### [WHAT THE TASK ASKS]
Every line from the one containing "乌特梅开二度 拜仁遭遇联赛首败" to the end of the records below should be returned exactly; pictures are to be dropped.

(SUPPLIED MATERIAL begins)

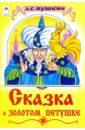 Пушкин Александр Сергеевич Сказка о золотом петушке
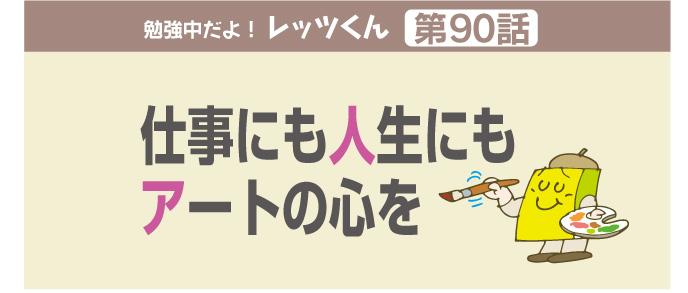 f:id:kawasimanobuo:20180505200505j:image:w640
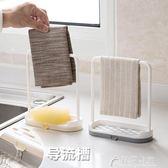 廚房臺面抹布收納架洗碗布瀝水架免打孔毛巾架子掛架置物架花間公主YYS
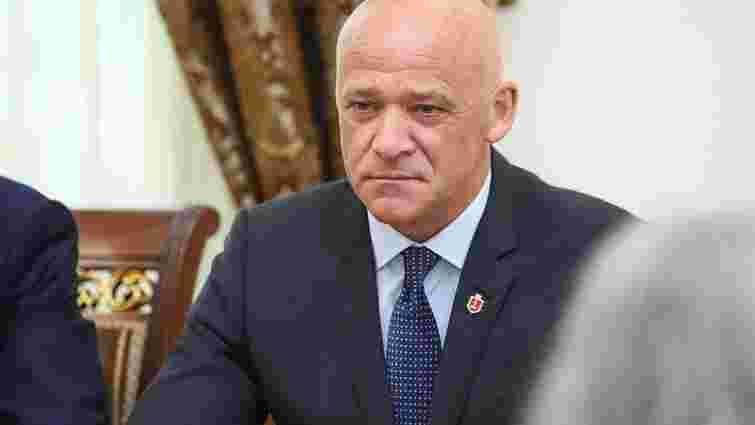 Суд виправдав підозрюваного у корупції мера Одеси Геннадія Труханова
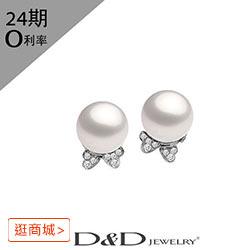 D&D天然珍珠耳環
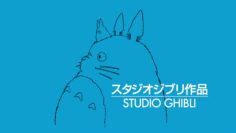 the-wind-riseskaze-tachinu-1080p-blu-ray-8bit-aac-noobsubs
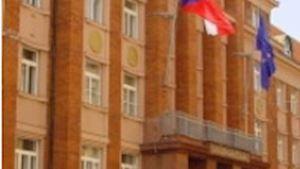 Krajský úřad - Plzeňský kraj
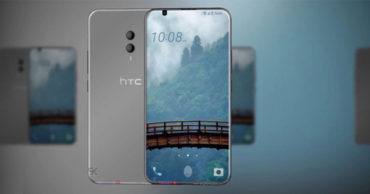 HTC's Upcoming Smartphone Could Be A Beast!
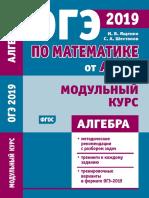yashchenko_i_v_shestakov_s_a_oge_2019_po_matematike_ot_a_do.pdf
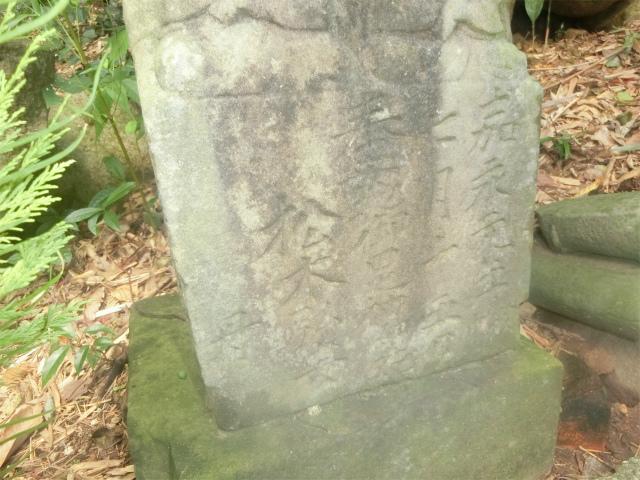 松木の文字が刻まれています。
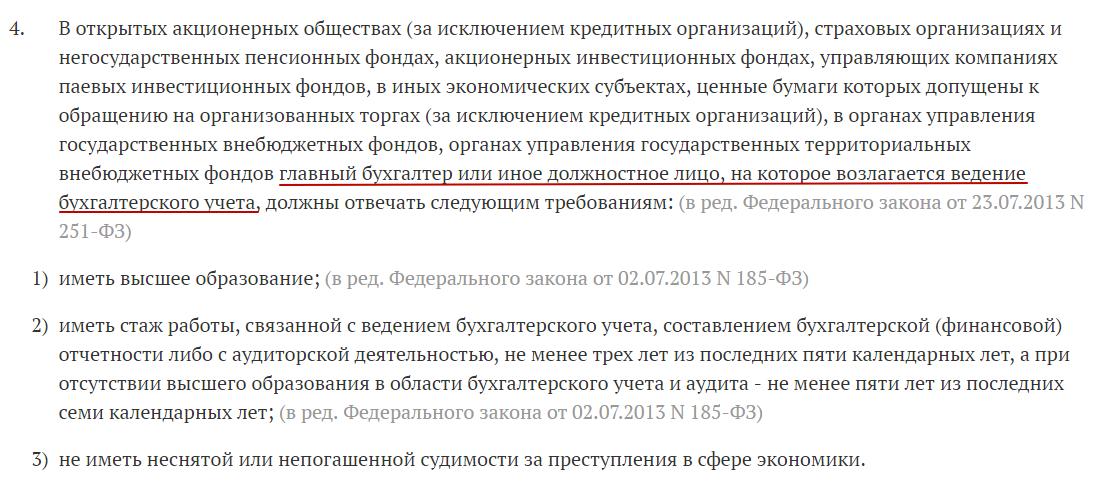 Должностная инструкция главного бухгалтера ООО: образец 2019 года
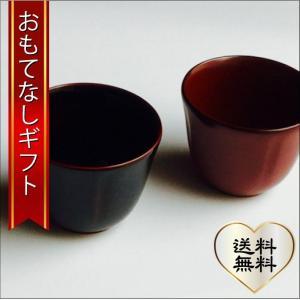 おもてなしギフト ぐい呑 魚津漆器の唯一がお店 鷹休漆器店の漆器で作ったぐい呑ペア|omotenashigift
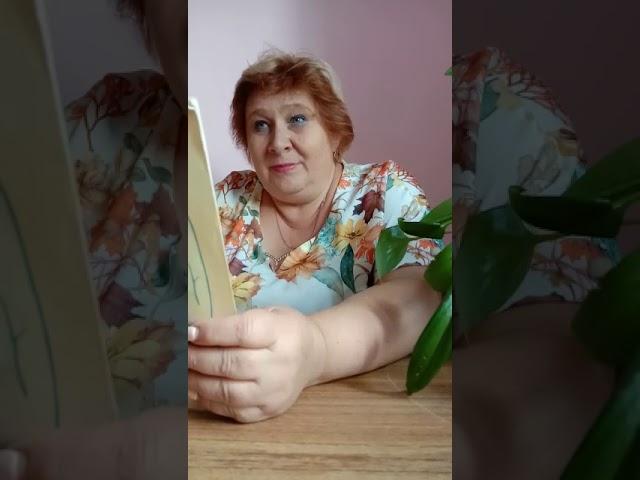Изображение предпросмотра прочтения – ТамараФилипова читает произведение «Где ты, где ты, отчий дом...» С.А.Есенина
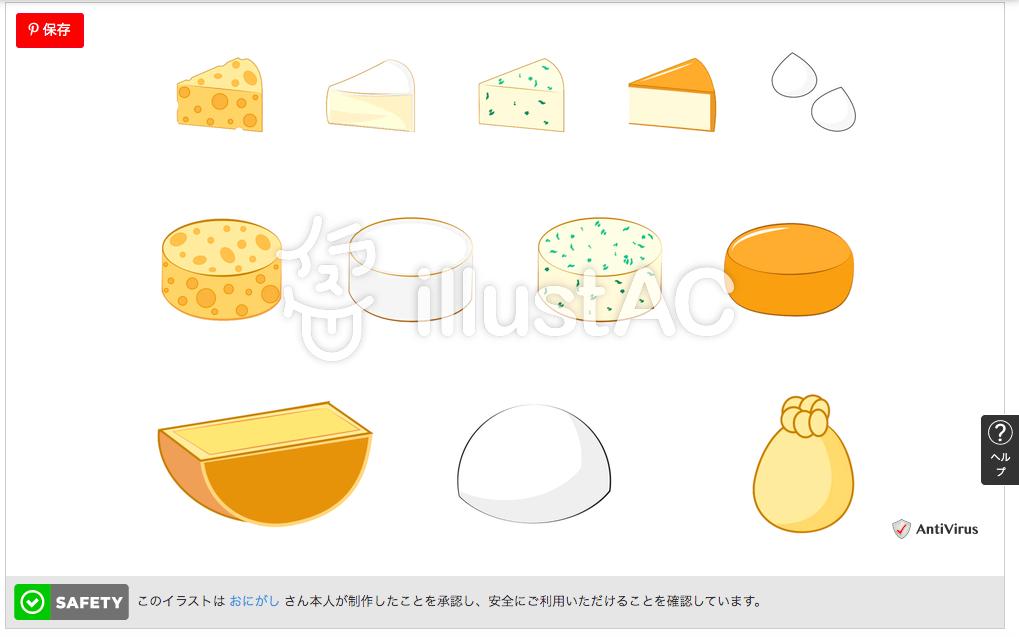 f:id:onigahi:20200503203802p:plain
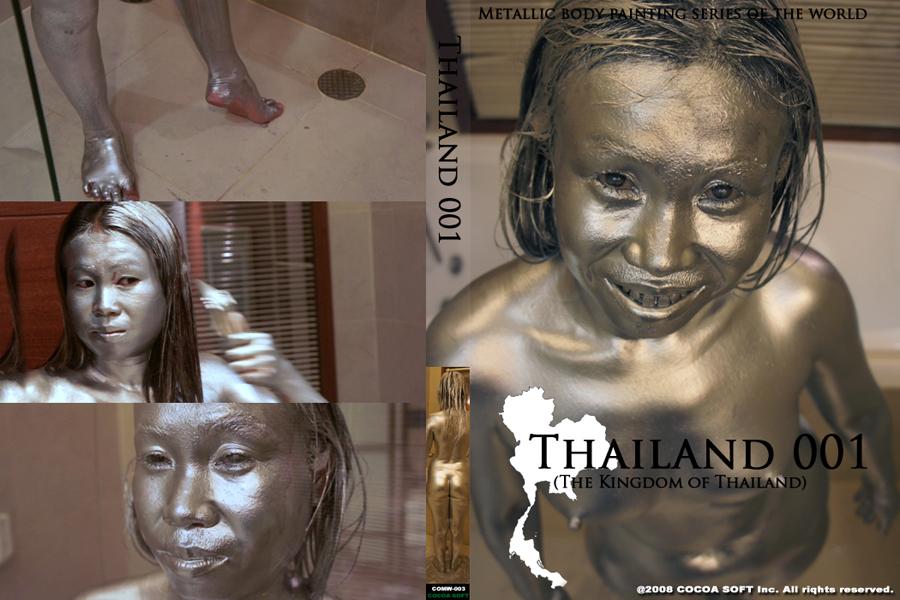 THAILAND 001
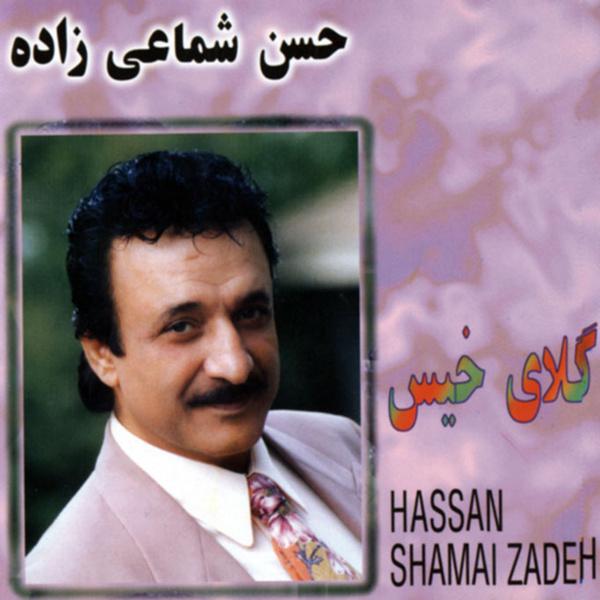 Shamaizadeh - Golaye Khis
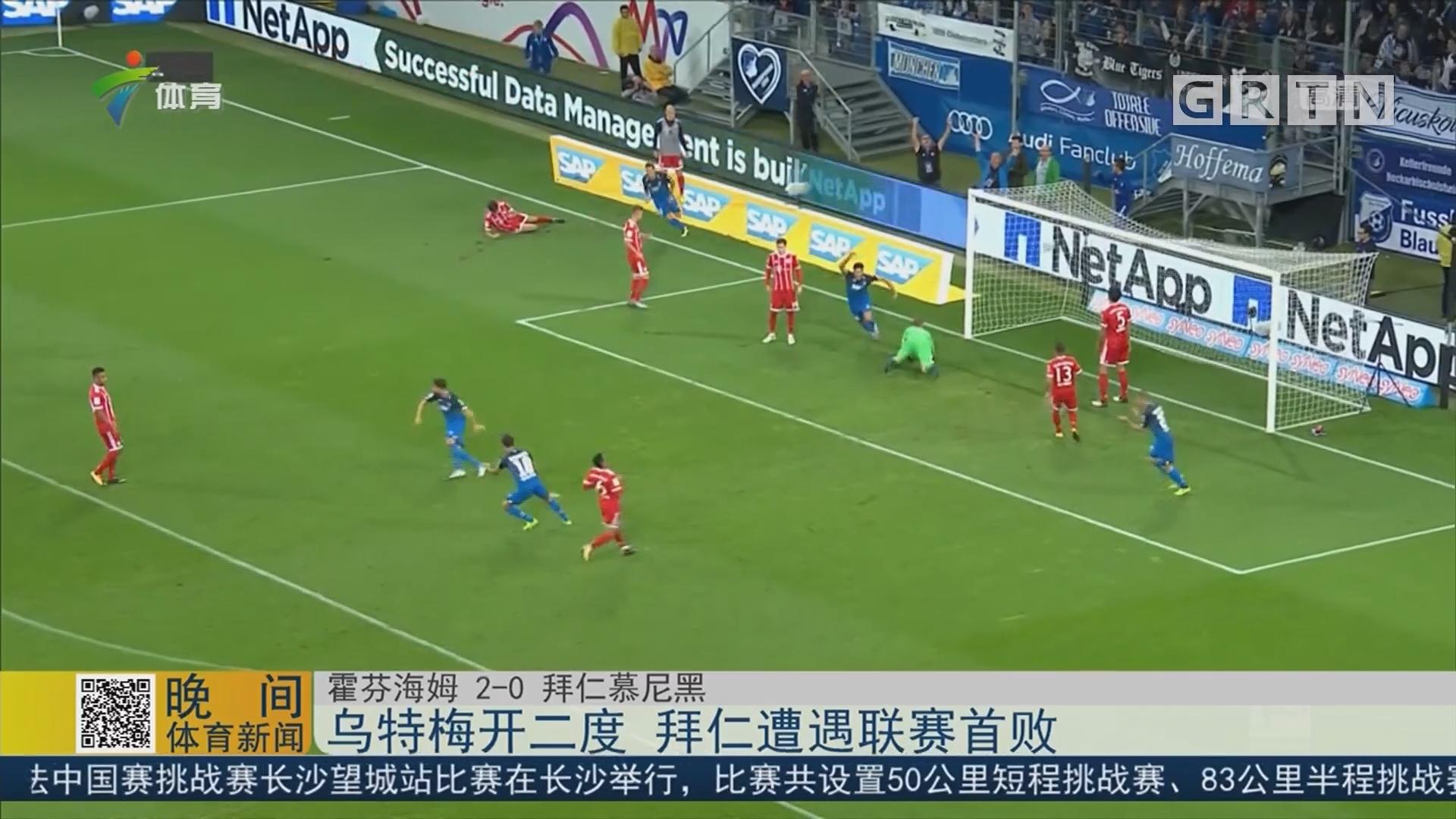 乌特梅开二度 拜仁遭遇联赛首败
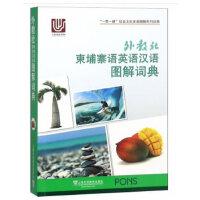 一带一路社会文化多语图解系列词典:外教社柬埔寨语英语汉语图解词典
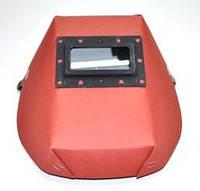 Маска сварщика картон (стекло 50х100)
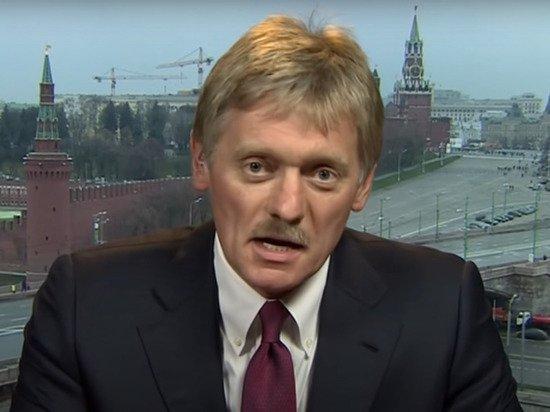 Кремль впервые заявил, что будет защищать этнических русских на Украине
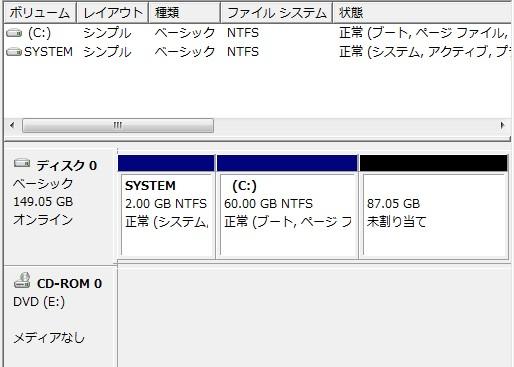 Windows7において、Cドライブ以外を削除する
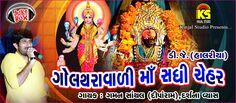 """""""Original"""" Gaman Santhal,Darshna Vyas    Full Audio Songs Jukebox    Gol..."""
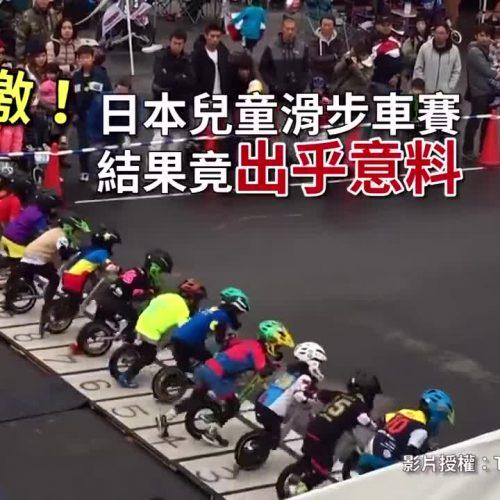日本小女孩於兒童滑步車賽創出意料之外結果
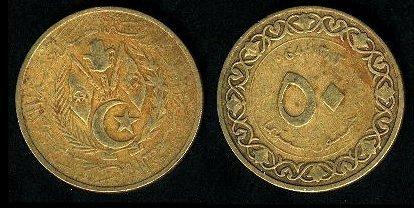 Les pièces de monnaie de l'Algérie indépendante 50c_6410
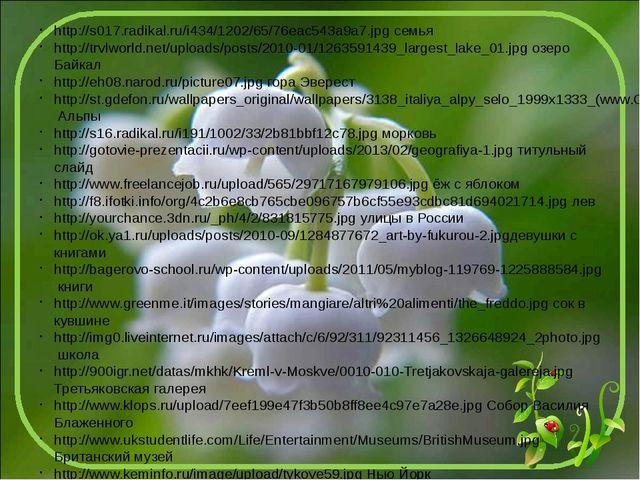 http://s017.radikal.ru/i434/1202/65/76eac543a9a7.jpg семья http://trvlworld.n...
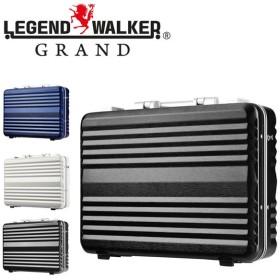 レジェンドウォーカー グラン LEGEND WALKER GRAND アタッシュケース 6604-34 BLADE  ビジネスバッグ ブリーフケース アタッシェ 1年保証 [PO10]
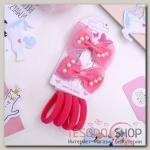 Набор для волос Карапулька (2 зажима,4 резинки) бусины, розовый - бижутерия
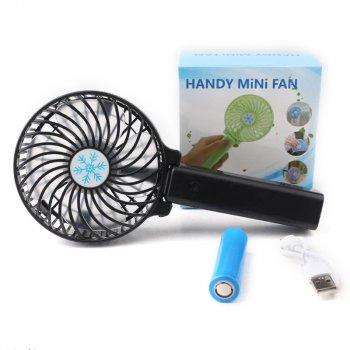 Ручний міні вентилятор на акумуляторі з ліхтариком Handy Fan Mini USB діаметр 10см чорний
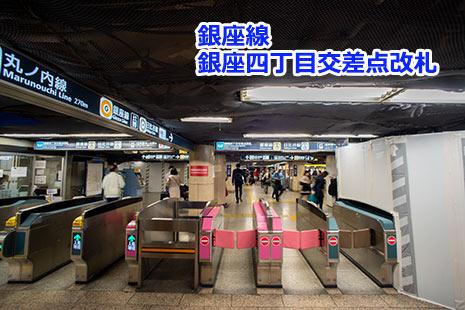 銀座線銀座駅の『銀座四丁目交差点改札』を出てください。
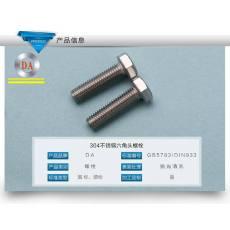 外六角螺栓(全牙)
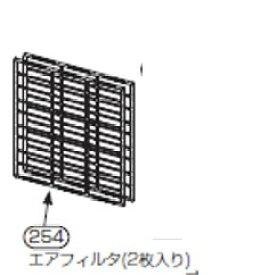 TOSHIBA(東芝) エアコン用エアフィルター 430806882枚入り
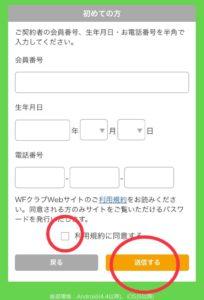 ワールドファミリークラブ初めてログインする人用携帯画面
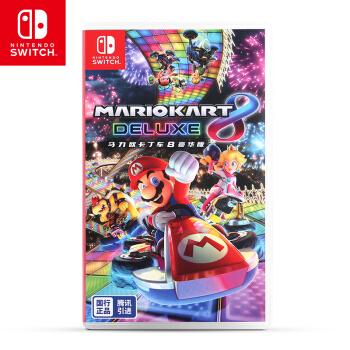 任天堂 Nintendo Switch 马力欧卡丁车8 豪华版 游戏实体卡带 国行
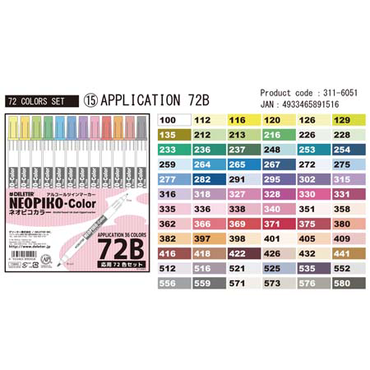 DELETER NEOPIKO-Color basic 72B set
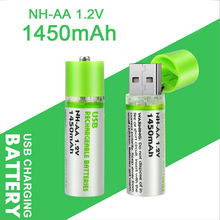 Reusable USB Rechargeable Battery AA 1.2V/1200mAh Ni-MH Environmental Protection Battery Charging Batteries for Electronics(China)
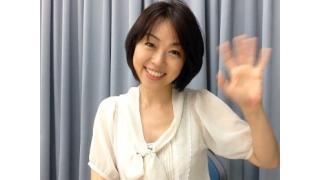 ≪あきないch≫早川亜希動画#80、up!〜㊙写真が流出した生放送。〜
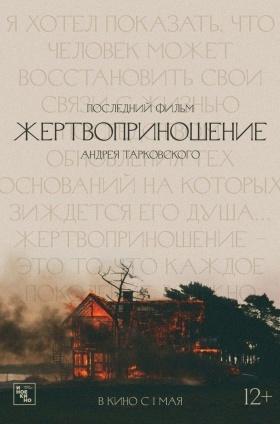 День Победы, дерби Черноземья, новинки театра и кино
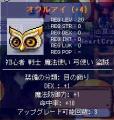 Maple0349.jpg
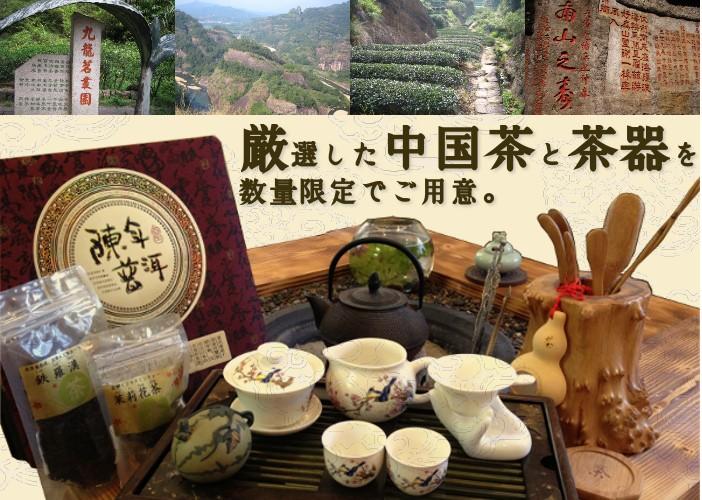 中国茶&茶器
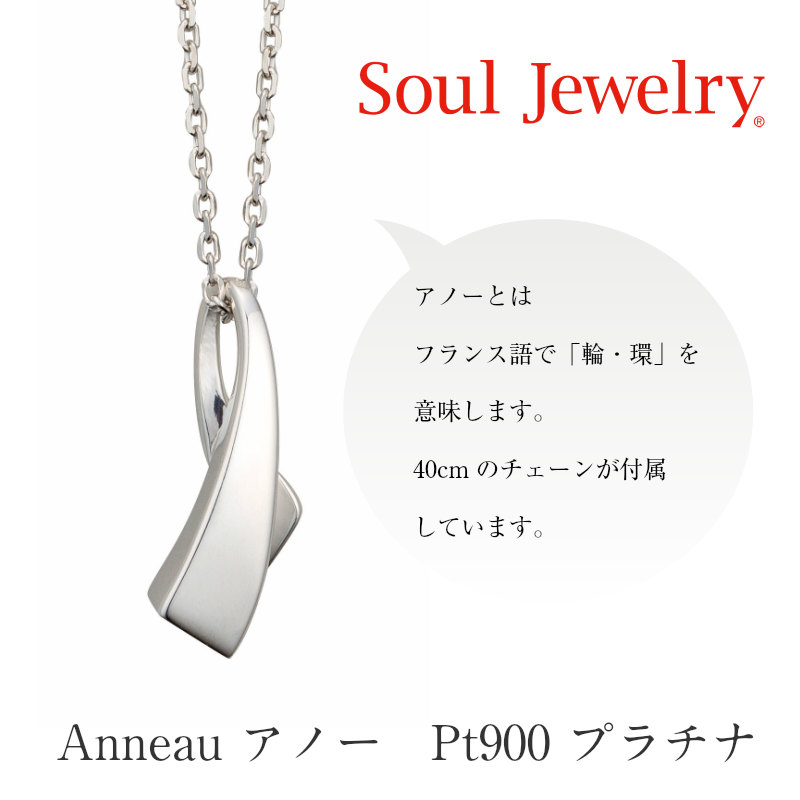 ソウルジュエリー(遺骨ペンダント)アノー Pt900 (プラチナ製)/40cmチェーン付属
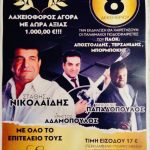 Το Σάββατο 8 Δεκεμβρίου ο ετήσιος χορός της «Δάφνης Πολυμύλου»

(SUPPLIED MATERIAL ends)

### [ANSWER SPACE]
 乌特梅开二度 拜仁遭遇联赛首败
 一带一路社会文化多语图解系列词典:外教社柬埔寨语英语汉语图解词典
 Маска сварщика картон (стекло 50х100)
 Кремль впервые заявил, что будет защищать этнических русских на Украине
 Windows7において、Cドライブ以外を削除する
 """""""Original"""" Gaman Santhal,Darshna Vyas    Full Audio Songs Jukebox    Gol..."""
日本小女孩於兒童滑步車賽創出意料之外結果
 Les pièces de monnaie de l'Algérie indépendante 50c_6410
 http://s017.radikal.ru/i434/1202/65/76eac543a9a7.jpg семья http://trvlworld.n...
 レジェンドウォーカー グラン LEGEND WALKER GRAND アタッシュケース 6604-34 BLADE  ビジネスバッグ ブリーフケース アタッシェ 1年保証 [PO10]
 Набор для волос Карапулька (2 зажима,4 резинки) бусины, розовый - бижутерия
 Ручний міні вентилятор на акумуляторі з ліхтариком Handy Fan Mini USB діаметр 10см чорний
 銀座線銀座駅の『銀座四丁目交差点改札』を出てください。
 外六角螺栓(全牙)
 TOSHIBA(東芝) エアコン用エアフィルター 430806882枚入り
 ワールドファミリークラブ初めてログインする人用携帯画面
 任天堂 Nintendo Switch 马力欧卡丁车8 豪华版 游戏实体卡带 国行
 DELETER NEOPIKO-Color basic 72B set
 Reusable USB Rechargeable Battery AA 1.2V/1200mAh Ni-MH Environmental Protection Battery Charging Batteries for Electronics(China)
 ≪あきないch≫早川亜希動画#80、up!〜㊙写真が流出した生放送。〜
 День Победы, дерби Черноземья, новинки театра и кино
 Maple0349.jpg
 中国茶&茶器
 ソウルジュエリー(遺骨ペンダント)アノー Pt900 (プラチナ製)/40cmチェーン付属
 Το Σάββατο 8 Δεκεμβρίου ο ετήσιος χορός της «Δάφνης Πολυμύλου»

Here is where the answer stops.